Eine überraschend gute Nachricht
Ungarn hat auch dieses Jahr bei der aktuellen Bewertung der europäischen Badeplätze gut abgeschnitten. Die Europäische Umweltagentur (EEA) prüft jährlich die Wasserqualität von Stränden, Seen und Flüssen – und zwar nicht nur oberflächlich, sondern im Labor. Dabei suchen sie vor allem nach Bakterien wie E. coli oder Enterokokken, die meist aus Abwasser oder Tierhaltung ins Wasser gelangen.
In der Saison 2024 erhielten 85 % der kontrollierten europäischen Badeplätze die Bestnote – in einigen Ländern waren es sogar über 95 % – ein wirklich ermutigendes Ergebnis.

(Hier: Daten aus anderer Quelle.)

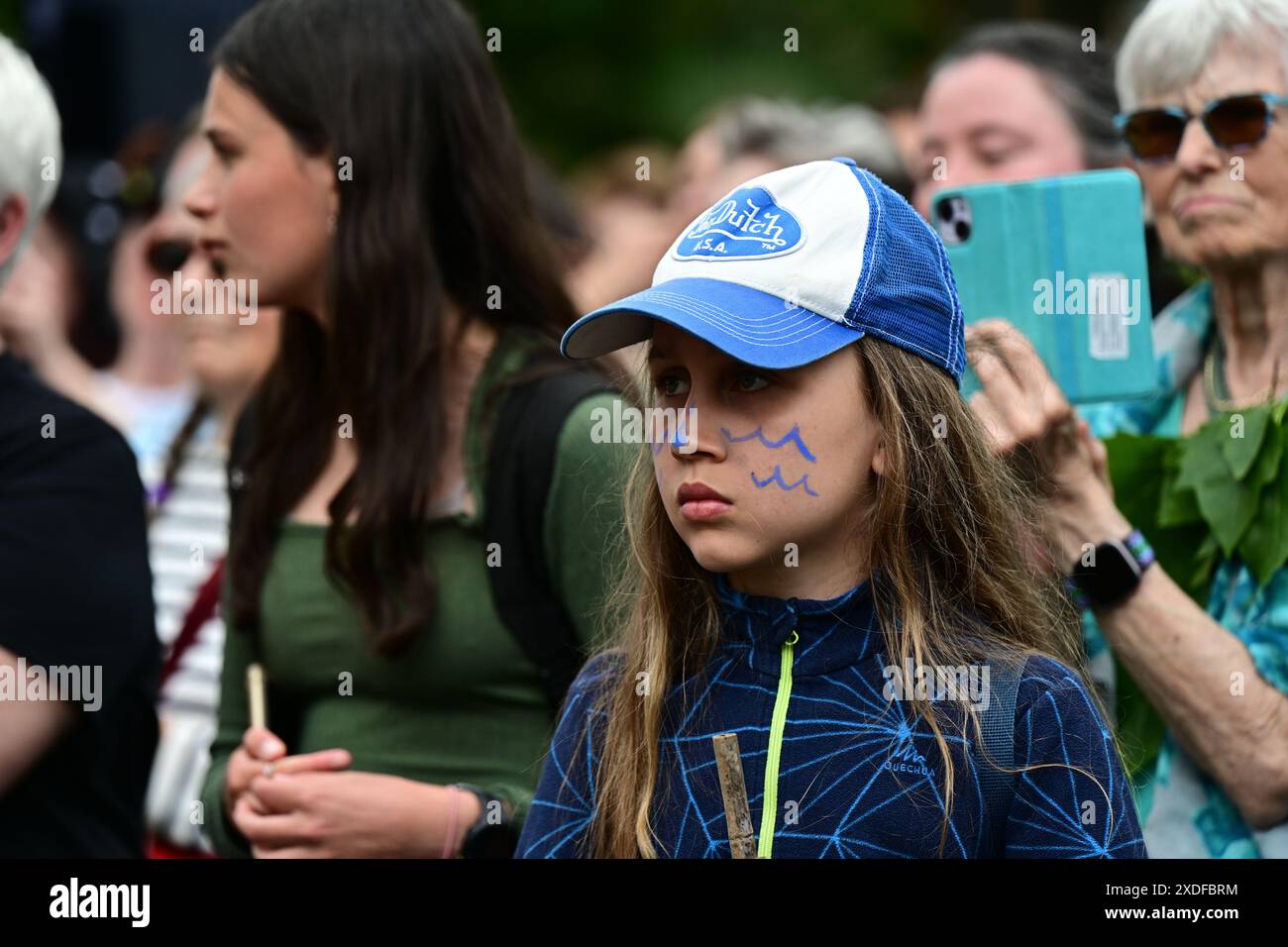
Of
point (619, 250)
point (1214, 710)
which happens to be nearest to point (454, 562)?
point (1214, 710)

An der Spitze steht in diesem Jahr Zypern mit 99 % ausgezeichnetem Badewasser, gefolgt von Bulgarien (98 %), Griechenland (97 %), Österreich (96 %) und Kroatien (95 %). Die österreichischen Seen sind bekanntlich kristallklar – aber es ist auch schön zu sehen, dass die meisten ungarischen Badegewässer ebenfalls in Ordnung sind.

Wie sieht es in Ungarn aus?
Die Details zeigen: Ungarn ist zwar nicht unter den Top 5, hat aber trotzdem gut abgeschnitten. 96 % der heimischen Badeplätze erfüllen die EU-Mindestanforderungen und erhielten mindestens die Bewertung „ausreichend“. Viele liegen sogar in der Kategorie „gut“ oder „ausgezeichnet“. Das sind rund 270 Badeplätze, darunter der Balaton, der Velence-See und der Tisza-See. Dort sorgen natürliche Durchströmung und Selbstreinigung für sauberes Wasser.
Die größte Gefahr ist meist nicht die dauerhafte Verschmutzung, sondern das Wetter: Nach Trockenperioden können starke Regenfälle kurzfristig die Wasserqualität verschlechtern, besonders bei kleineren Seen und Flüssen.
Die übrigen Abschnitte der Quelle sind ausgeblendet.